C program to read a binary file and search for a string?

newbie_01 · May 17, 2014, 7:27am

Hi,

I am not a C programmer. The only C exposure I have is reading and completing the exercises from the C (ANSI C ) Programming Language book:o

At the moment, I am using the UNIX strings command to extract information for a binary file and grepping for a particular string and the value after it.

While this is quite quick on a 50M file, it takes a while for a 500M file.

Can someone please advise where I can find some examples of reading a binary file that can search for a particular string and then exits when it finds it or maybe one that reads the first few bytes of a binary file where I assume the contents of the information is.

When running strings | grep, I assume it is running the strings on the whole 500M file and then doing a grep. I am hoping to be able to use a C program that will read only the first x bytes or read the binary file and exits once it found the information that it is looking for.

Any guidance much appreciated. Thanks in advance.

drl · May 17, 2014, 10:56am

Hi.

Using the GNU utilities, one could avoid resorting to c:

#!/usr/bin/env bash

# @(#) s1	Demonstrate searching binary file.

# Utility functions: print-as-echo, print-line-with-visual-space, debug.
# export PATH="/usr/local/bin:/usr/bin:/bin"
LC_ALL=C ; LANG=C ; export LC_ALL LANG
pe() { for _i;do printf "%s" "$_i";done; printf "\n"; }
pl() { pe;pe "-----" ;pe "$*"; }
db() { ( printf " db, ";for _i;do printf "%s" "$_i";done;printf "\n" ) >&2 ; }
db() { : ; }
C=$HOME/bin/context && [ -f $C ] && $C strings head grep

FILE=${1-$(which cut)}

pl " Input data file $FILE is type $(file $FILE)"

pl " Results, strings -- $(wc -l < $FILE) strings found." 

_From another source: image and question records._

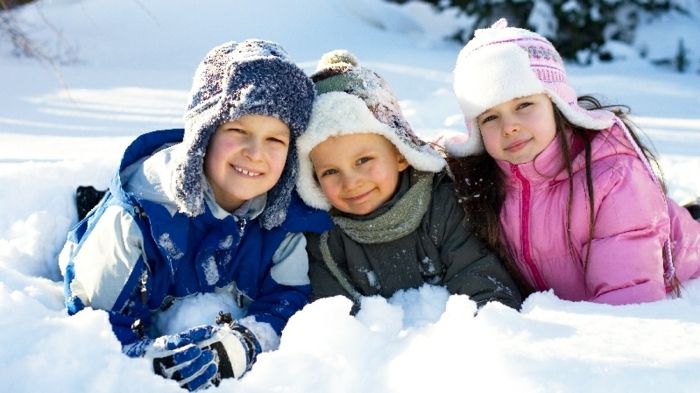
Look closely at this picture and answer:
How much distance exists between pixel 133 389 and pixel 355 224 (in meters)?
1.26

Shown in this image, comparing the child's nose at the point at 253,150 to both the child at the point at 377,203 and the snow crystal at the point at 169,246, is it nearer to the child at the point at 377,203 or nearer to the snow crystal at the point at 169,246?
the child at the point at 377,203

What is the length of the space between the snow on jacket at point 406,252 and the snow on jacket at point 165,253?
0.09 meters

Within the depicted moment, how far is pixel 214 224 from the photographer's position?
2303 mm

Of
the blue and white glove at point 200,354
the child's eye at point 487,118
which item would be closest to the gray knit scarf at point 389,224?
the child's eye at point 487,118

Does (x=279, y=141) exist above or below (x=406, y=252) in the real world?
above

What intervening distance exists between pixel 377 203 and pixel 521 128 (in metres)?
0.53

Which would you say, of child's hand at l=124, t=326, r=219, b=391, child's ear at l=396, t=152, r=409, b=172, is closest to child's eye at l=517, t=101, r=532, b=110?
child's ear at l=396, t=152, r=409, b=172

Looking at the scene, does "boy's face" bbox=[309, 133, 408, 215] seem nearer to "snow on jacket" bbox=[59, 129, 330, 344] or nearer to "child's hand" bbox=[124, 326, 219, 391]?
"snow on jacket" bbox=[59, 129, 330, 344]

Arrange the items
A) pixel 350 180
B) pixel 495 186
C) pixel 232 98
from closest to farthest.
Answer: pixel 232 98 → pixel 350 180 → pixel 495 186

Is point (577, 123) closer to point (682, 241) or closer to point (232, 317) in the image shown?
point (682, 241)

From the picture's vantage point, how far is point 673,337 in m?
1.49

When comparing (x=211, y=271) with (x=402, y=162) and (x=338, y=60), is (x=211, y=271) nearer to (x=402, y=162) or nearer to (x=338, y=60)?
(x=402, y=162)

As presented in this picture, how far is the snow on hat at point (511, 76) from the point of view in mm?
2330

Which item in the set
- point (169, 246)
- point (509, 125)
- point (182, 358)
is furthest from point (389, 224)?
point (182, 358)
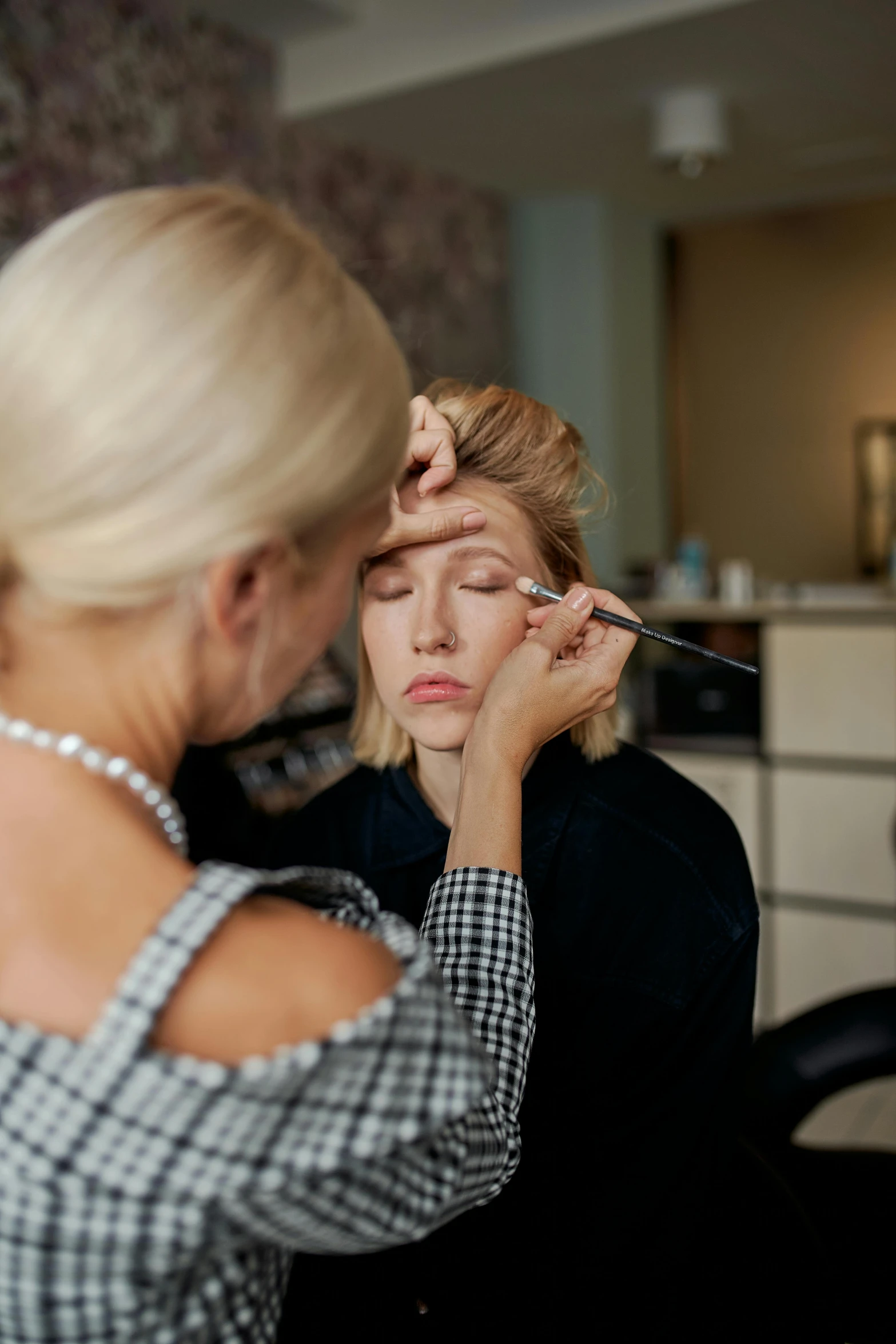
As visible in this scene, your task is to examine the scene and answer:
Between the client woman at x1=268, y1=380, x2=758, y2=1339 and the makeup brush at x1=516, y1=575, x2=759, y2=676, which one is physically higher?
the makeup brush at x1=516, y1=575, x2=759, y2=676

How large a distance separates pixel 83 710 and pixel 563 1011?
667mm

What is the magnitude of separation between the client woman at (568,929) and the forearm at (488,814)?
0.74 feet

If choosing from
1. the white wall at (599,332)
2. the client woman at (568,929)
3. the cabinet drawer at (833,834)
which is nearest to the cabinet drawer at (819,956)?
the cabinet drawer at (833,834)

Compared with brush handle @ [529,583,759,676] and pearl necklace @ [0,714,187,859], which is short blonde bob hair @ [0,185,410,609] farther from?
brush handle @ [529,583,759,676]

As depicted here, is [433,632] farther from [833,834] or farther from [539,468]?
[833,834]

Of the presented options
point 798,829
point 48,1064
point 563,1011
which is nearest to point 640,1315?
point 563,1011

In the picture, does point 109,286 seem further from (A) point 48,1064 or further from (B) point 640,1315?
(B) point 640,1315

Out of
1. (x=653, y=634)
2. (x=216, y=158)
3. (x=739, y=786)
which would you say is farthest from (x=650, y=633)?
(x=216, y=158)

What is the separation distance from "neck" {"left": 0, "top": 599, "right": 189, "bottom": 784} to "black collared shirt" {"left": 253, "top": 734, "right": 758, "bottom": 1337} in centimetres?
63

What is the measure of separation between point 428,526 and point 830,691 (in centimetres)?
227

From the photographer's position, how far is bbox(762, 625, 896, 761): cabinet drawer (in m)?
3.04

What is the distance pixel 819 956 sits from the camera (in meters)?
3.16

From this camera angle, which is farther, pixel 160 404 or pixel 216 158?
pixel 216 158

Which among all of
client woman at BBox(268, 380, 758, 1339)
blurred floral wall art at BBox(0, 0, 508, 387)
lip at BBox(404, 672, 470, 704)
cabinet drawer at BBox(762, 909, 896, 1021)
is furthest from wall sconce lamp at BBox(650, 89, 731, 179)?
lip at BBox(404, 672, 470, 704)
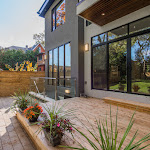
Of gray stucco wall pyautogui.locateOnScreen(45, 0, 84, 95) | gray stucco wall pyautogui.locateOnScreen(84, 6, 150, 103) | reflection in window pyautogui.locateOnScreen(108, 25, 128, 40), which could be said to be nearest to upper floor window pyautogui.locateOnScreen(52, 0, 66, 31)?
gray stucco wall pyautogui.locateOnScreen(45, 0, 84, 95)

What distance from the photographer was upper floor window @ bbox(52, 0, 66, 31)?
267 inches

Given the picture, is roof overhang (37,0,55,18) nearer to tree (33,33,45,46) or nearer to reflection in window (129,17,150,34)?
reflection in window (129,17,150,34)

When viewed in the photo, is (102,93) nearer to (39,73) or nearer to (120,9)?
(120,9)

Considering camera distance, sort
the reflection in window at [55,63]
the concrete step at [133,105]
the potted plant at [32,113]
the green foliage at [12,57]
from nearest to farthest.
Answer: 1. the potted plant at [32,113]
2. the concrete step at [133,105]
3. the reflection in window at [55,63]
4. the green foliage at [12,57]

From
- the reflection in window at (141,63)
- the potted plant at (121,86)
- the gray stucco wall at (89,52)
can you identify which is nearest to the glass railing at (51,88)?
the gray stucco wall at (89,52)

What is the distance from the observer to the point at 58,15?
24.1 feet

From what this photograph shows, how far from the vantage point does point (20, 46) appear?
29922mm

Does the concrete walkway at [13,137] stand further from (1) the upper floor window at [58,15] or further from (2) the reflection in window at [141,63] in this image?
(1) the upper floor window at [58,15]

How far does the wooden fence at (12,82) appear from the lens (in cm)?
719

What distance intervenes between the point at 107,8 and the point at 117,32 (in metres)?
1.06

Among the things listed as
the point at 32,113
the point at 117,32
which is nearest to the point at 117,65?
the point at 117,32

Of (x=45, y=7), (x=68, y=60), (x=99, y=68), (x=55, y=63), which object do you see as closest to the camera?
(x=99, y=68)

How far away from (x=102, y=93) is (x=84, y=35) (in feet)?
9.77

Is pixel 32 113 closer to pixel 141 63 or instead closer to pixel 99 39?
pixel 141 63
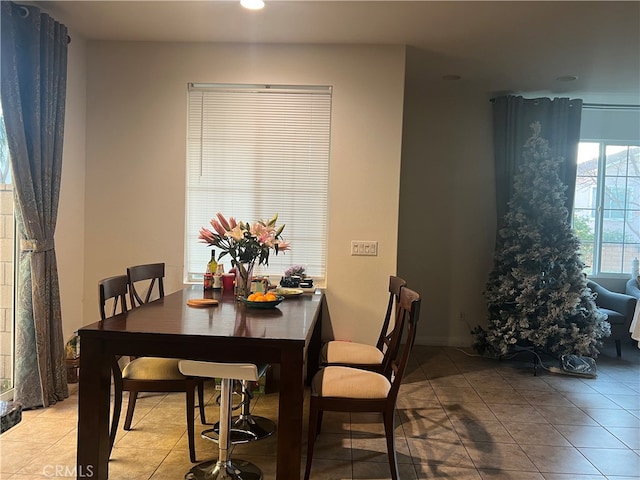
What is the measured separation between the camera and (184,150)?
12.0 ft

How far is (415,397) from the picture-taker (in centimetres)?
346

pl " Results, strings and first 2 occurrences:"
strings $FILE |
head -2 

pl " Results, strings and grep searching for \"bucket\""
strings $FILE |
grep bucket

pl " Results, grep, (expect only a message):"
grep bucket $FILE

pl " Results, grep, every occurrence:"
grep -a bucket $FILE

pl " Results, grep, only first 2 results:"
grep -a -m 2 bucket $FILE

exit 0

producing:

$ ./s1

Environment: LC_ALL = C, LANG = C
(Versions displayed with local utility "version")
OS, ker|rel, machine: Linux, 2.6.26-2-amd64, x86_64
Distribution        : Debian 5.0.8 (lenny, workstation) 
bash GNU bash 3.2.39
strings GNU strings (GNU Binutils for Debian) 2.18.0.20080103
head (GNU coreutils) 6.10
grep GNU grep 2.5.3

-----
 Input data file /usr/bin/cut is type /usr/bin/cut: ELF 64-bit LSB executable, x86-64, version 1 (SYSV), dynamically linked (uses shared libs), for GNU/Linux 2.6.8, stripped

-----
 Results, strings -- 130 strings found.

-----
 Results, strings and first 2 occurrences:
/lib64/ld-linux-x86-64.so.2
__gmon_start__

-----
 Results, strings and grep searching for "bucket"
# buckets:         %lu
max bucket length: %lu
# buckets used:    %lu (%.2f%%)

-----
 Results, grep, (expect only a message):
Binary file /usr/bin/cut matches

-----
 Results, grep, every occurrence:
# buckets:         %lu
max bucket length: %lu
# buckets used:    %lu (%.2f%%)

-----
 Results, grep, only first 2 results:
# buckets:         %lu
max bucket length: %lu

This uses command cut binary file as the file to be searched.

See man pages for details.

Best wishes ... cheers, drl

achenle · May 17, 2014, 8:58pm

Better to use something like this:

head -c 32m | grep $STRING

That addresses the problem of strings searching the entirety of large files when only the first few MB are to be searched. (The example will search the first 32 MB.)

RudiC · May 18, 2014, 5:40pm

Or

dd if=file count=x | grep "string"

Note that x will default to 512 byte blocks.